I always add "where 1=2" after them until I'm ready to pull the trigger.
if you are using oracle 10/11g... Flashback
http://www.oracle.com/technology/deploy/availability/htdocs/Flashback_Overview.htm
It basically maintains a sliding window of undo logs that can be referenced by time or a named marker. It makes dead simple to undo days worth of changes in a couple minutes. without bringing the database down.
To let the DBAs do the work. Coming from a development background, I don't want/need/should have access to anyone's live database.
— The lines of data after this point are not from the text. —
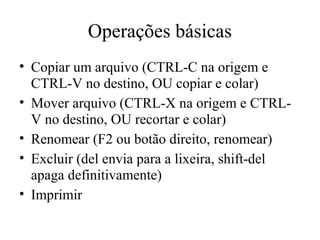 Operações básicas
• Copiar um arquivo (CTRL-C na origem e
  CTRL-V no destino, OU copiar e colar)
• Mover arquivo (CTRL-X na origem e CTRL-
  V no destino, OU recortar e colar)
• Renomear (F2 ou botão direito, renomear)
• Excluir (del envia para a lixeira, shift-del
  apaga definitivamente)
• Imprimir
 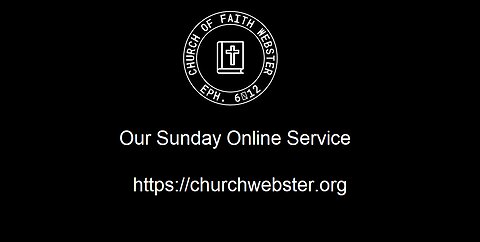 3-26-23 Church Of Faith Webster Sunday online Service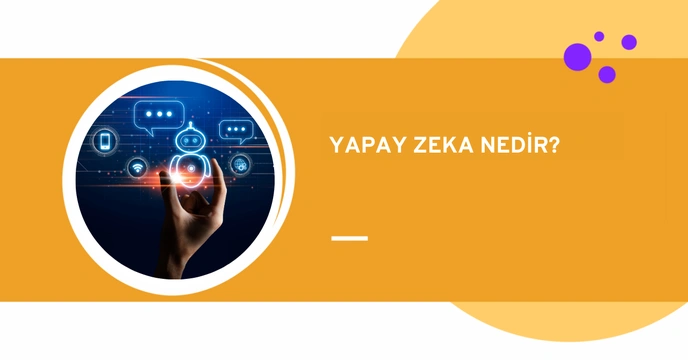 Yapay Zeka Nedir ve Nerelerde Kullanılır?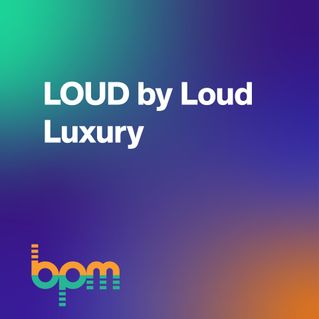 LOUD by Loud Luxury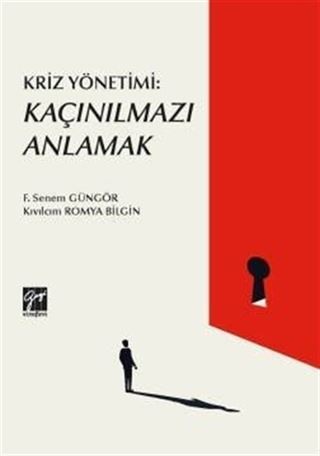 Kriz Yönetimi : Kaçınılmazı Anlamak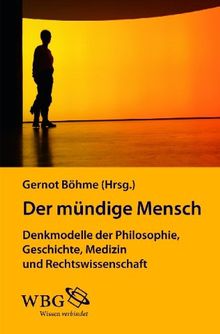 Der mündige Mensch: Denkmodelle der Philosophie, Geschichte, Medizin und Rechtswissenschaft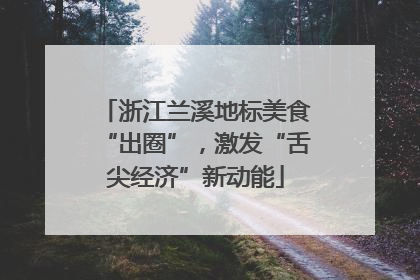 浙江兰溪地标美食“出圈”，激发“舌尖经济”新动能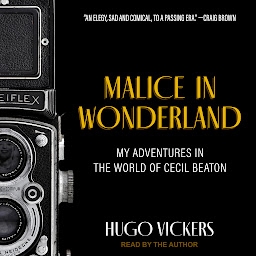 Picha ya aikoni ya Malice in Wonderland: My Adventures in the World of Cecil Beaton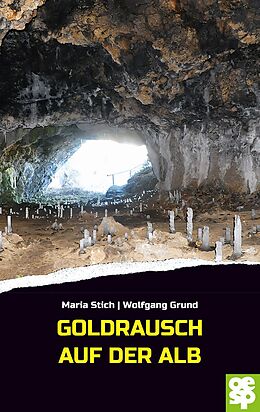 E-Book (epub) Goldrausch auf der Alb von Maria Stich, Wolfgang Grund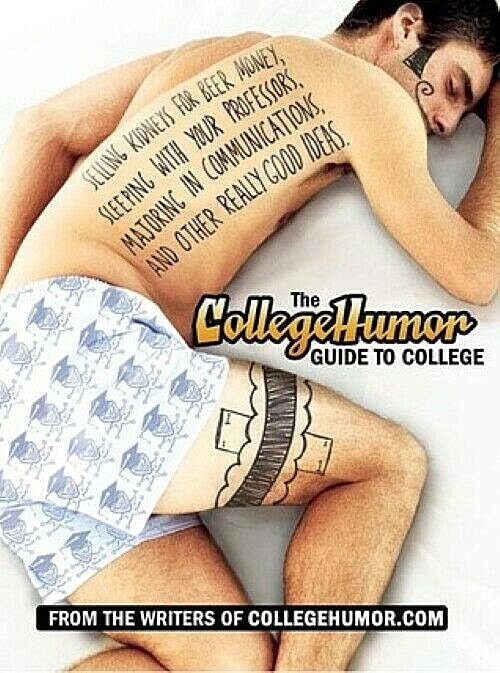 The CollegeHumor Guide to College BRAND NEW Hardcover University Pranks, Party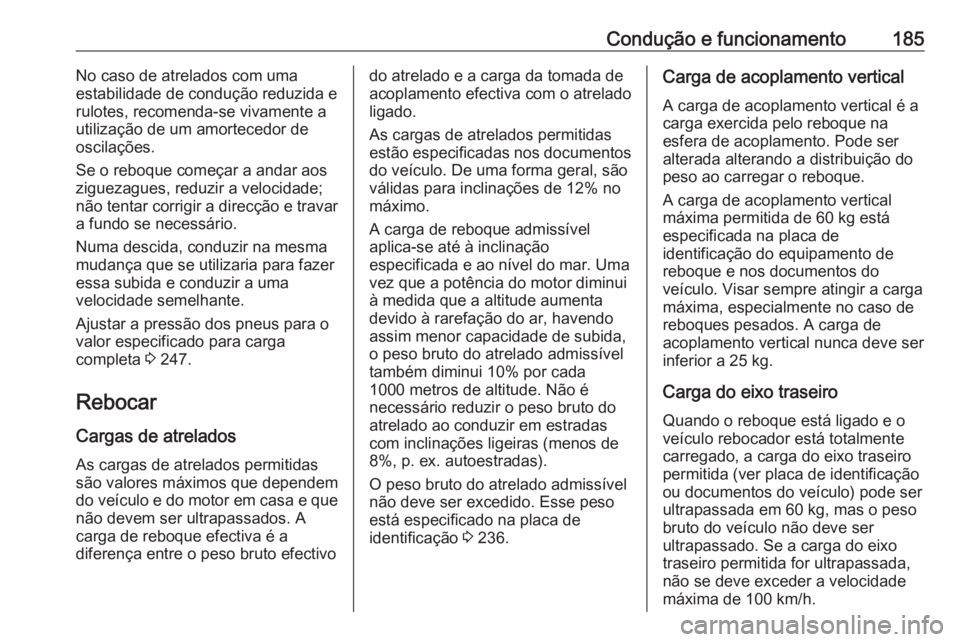 OPEL CROSSLAND X 2017.75 Manual de Instruções (in Portugues) Condução e funcionamento185No caso de atrelados com uma
estabilidade de condução reduzida e
rulotes, recomenda-se vivamente a
utilização de um amortecedor de
oscilações.
Se o reboque começar OPEL CROSSLAND X 2017.75 Manual de Instruções (in Portugues) Condução e funcionamento185No caso de atrelados com uma
estabilidade de condução reduzida e
rulotes, recomenda-se vivamente a
utilização de um amortecedor de
oscilações.
Se o reboque começar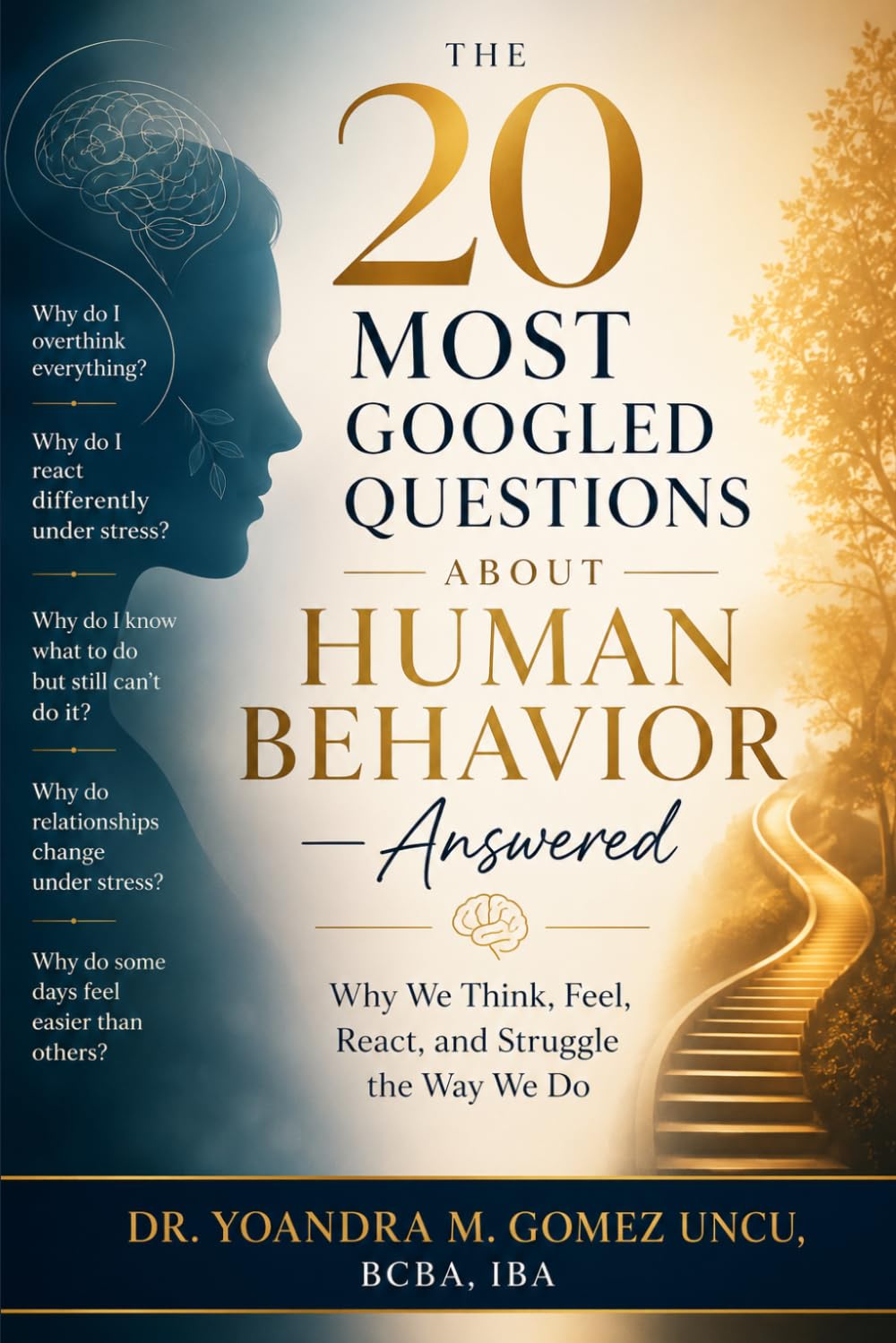 The 20 Most Googled Questions About Human Behavior — Answered: Why We Think, Feel, React, and Struggle the Way We Do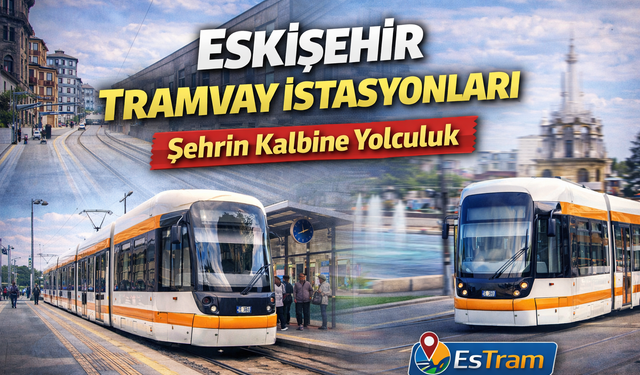 Eskişehir Tramvay İstasyonları: Şehrin Kalbine Yolculuk Başlıyor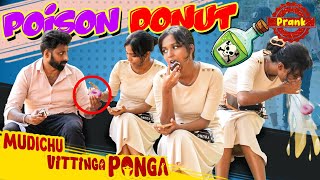 Donutல விஷமா😱 | Love Failure  Prank | Prank Gone Wrong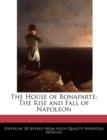 Image for The House of Bonaparte : The Rise and Fall of Napoleon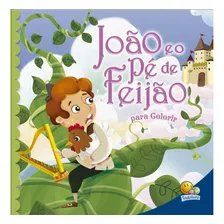 Contos Classicos Para Colorir: Joao E O Pe De Feij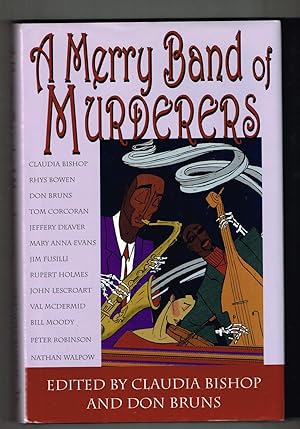 A Merry Band of Murderers: An Original Mystery Anthology of Songs and Stories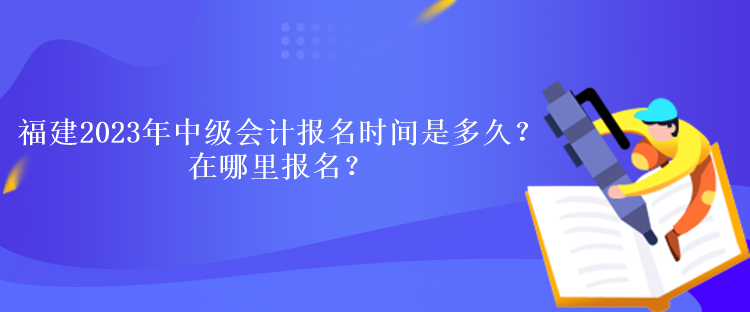 福建2023年中級會計(jì)考試報(bào)名時(shí)間是多久？在哪里報(bào)名？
To me, it is the equivalent of letting a DBA fix coding issue in the DAL, just because it has "database" in the title. :-)
I always like to have someone look over my shoulder whenever I connect to a live database.
Have a recent copy of the production database stored somewhere. This will often preclude your need to query the production db.
If you ever have to do anything to a running db. Document it, and add a fix in as a coded feature available to admins. This way you have one less excuse to point a query tool at your db.
I learned this in an interview and thought it was a great idea.
Begin Transaction
Delete from foo where FooID = 100
IF @@RowCount <> 1 Begin
Rollback Transaction
End
Whenever I open a connection to PROD, or switch to a PROD data context, the first thing I always do is add this comment before and after my active working code block:
-- PROD -- PROD -- PROD -- PROD -- PROD -- PROD --
There have been times when I noticed this while my thumb was on the Alt key and my middle finger was halfway to the 'X' key. Whew!
If you are using Microsoft SQL Server Management Studio 2008 you can specify which color to be used in the info window while executing querys (at the bottom of the Sql Query Editor)
On the Connection Promt choose Options > Use Custom Color and select RED for production.
Never design any databases with cascading deletes. They're evil. If you do have cascading deletes on FKs, you never know how many rows in other referenced tables will be deleted when you delete a row with a delete statement.
That said, you can't assume anything about what other people do. I always do this: 1. Copy database to locally installed db (use dumps). Simply tell management you refuse to work if you cannot have a copy of the full DB on you local computer. 2. Make your script work on your local db, import the dump over and over until the script works perfectly on a cleanly imported dump. Then save the script to a file on disk. 3. Run script on production server. 4. Import script into SCM.
Backups of the data before you start messing with it just like anything else.